START Selected passage
Cuneiform Basics

Learning Objective
This tutorial introduces you to fundamental Cuneiform language concepts. You will use the Cuneiform interactive shell, to define tasks, assign variables and query your workflow. These concepts are illustrated with simple examples showing string manipulation and arithmetic operations. Furthermore, you will familiarize yourself with Cuneiform’s Call-By-Name evaluation strategy.
Difficulty
Basic
Duration
30 min
Prerequisites
Basic programming background. A working installation of Cuneiform (see Setup section).

Introduction

This tutorial is an introduction to the most important concepts of Cuneiform which you will need to use in all but the most simplistic scenarios. This is assigning expressions to variables, querying, and defining tasks. In later tutorials when more specialized language concepts are introduced it is important for you to be familiar with the basic concepts covered in this tutorial. These basic concepts lets you specify arbitrarily complex workflows driving APIs from Perl, R, Python, and Bash. After this tutorial will be able to define tasks, apply tasks, assign variables and query the value of an expression.
END Selected passage
* **What you should do**
Write out everything in the Cuneiform tutorial from "Cuneiform Basics" down to "(see Setup section).". None of the lines are needed for this.
START Data segment
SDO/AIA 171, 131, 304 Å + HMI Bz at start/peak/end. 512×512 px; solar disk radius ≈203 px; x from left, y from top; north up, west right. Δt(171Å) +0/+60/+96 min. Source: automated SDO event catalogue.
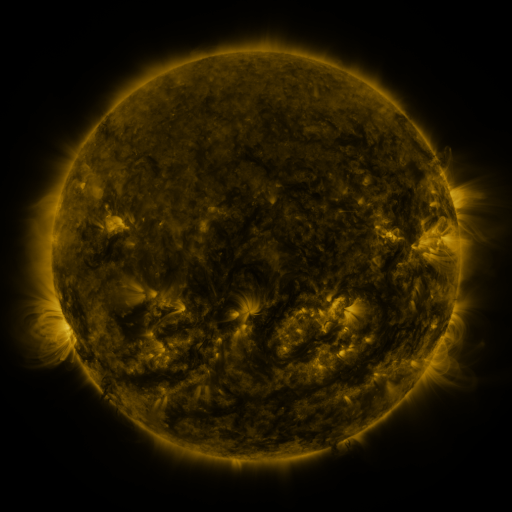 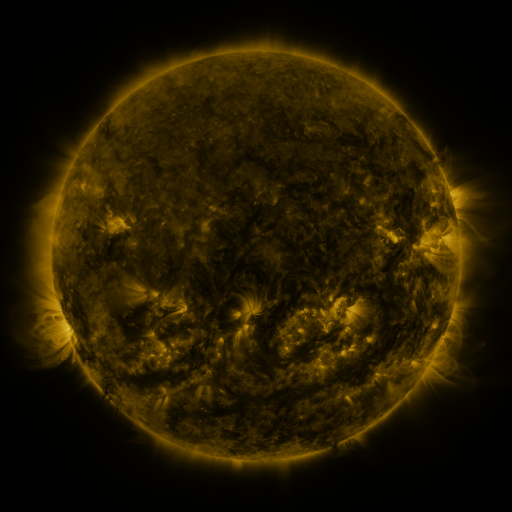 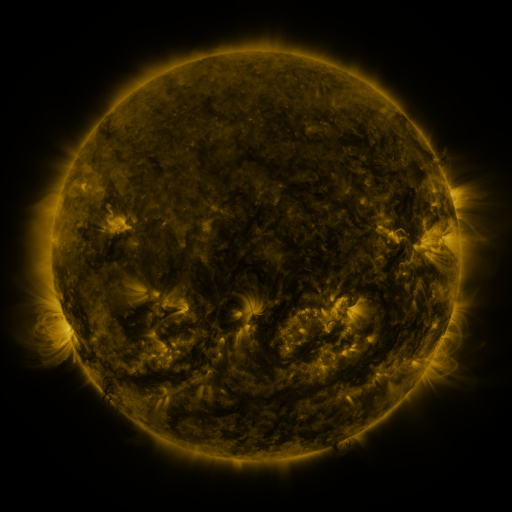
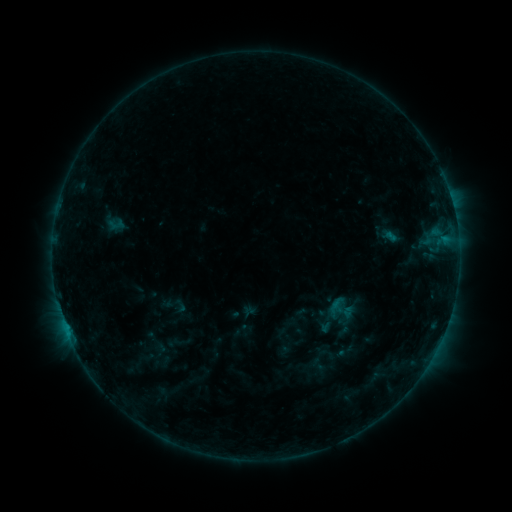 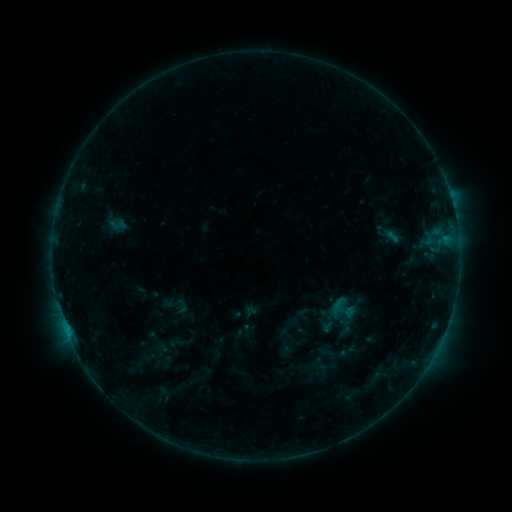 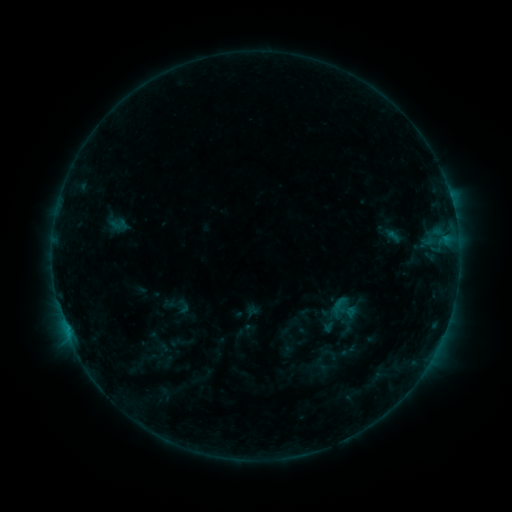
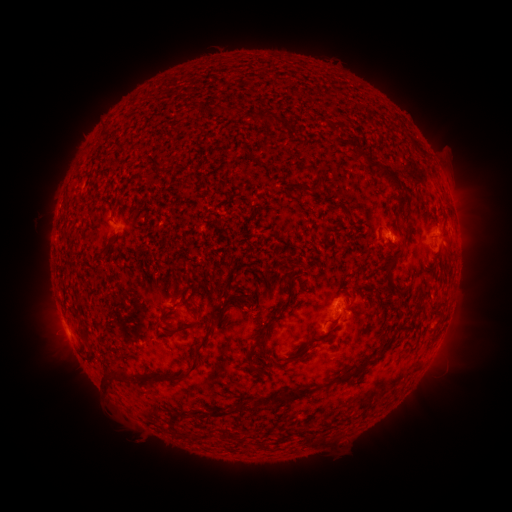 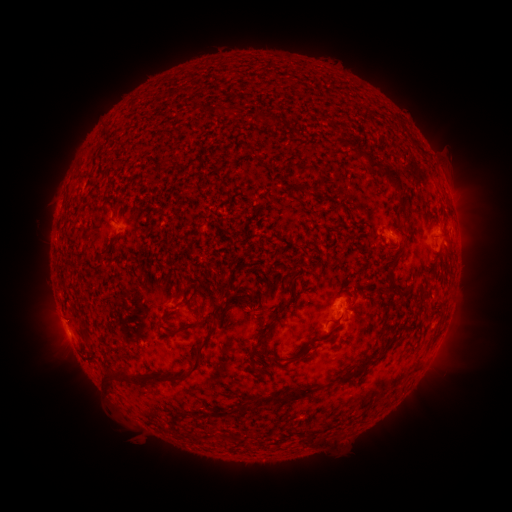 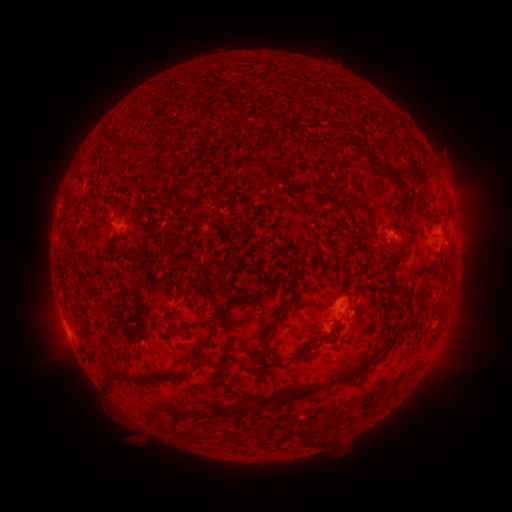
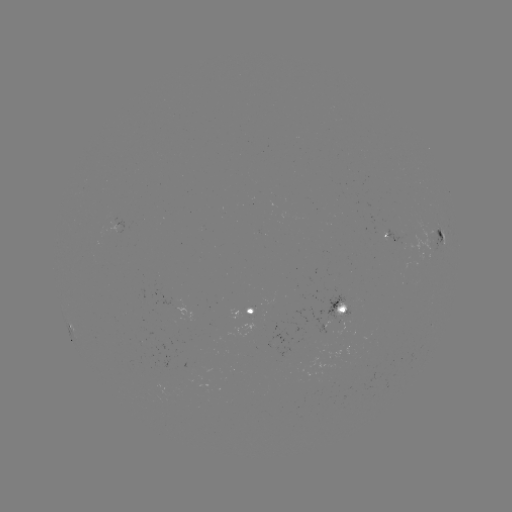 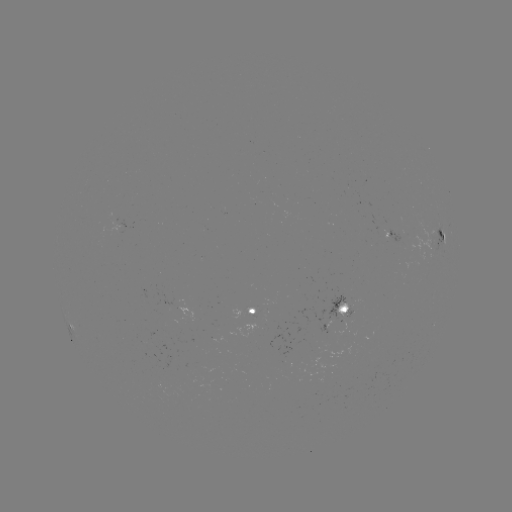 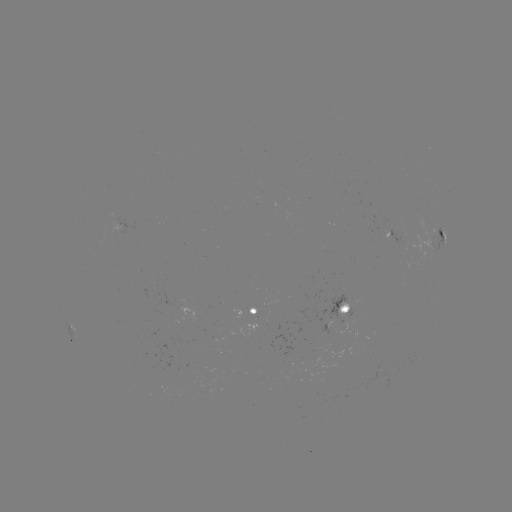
END Data segment
* **Exercise response**
Cuneiform Basics

Learning Objective
This tutorial introduces you to fundamental Cuneiform language concepts. You will use the Cuneiform interactive shell, to define tasks, assign variables and query your workflow. These concepts are illustrated with simple examples showing string manipulation and arithmetic operations. Furthermore, you will familiarize yourself with Cuneiform’s Call-By-Name evaluation strategy.
Difficulty
Basic
Duration
30 min
Prerequisites
Basic programming background. A working installation of Cuneiform (see Setup section).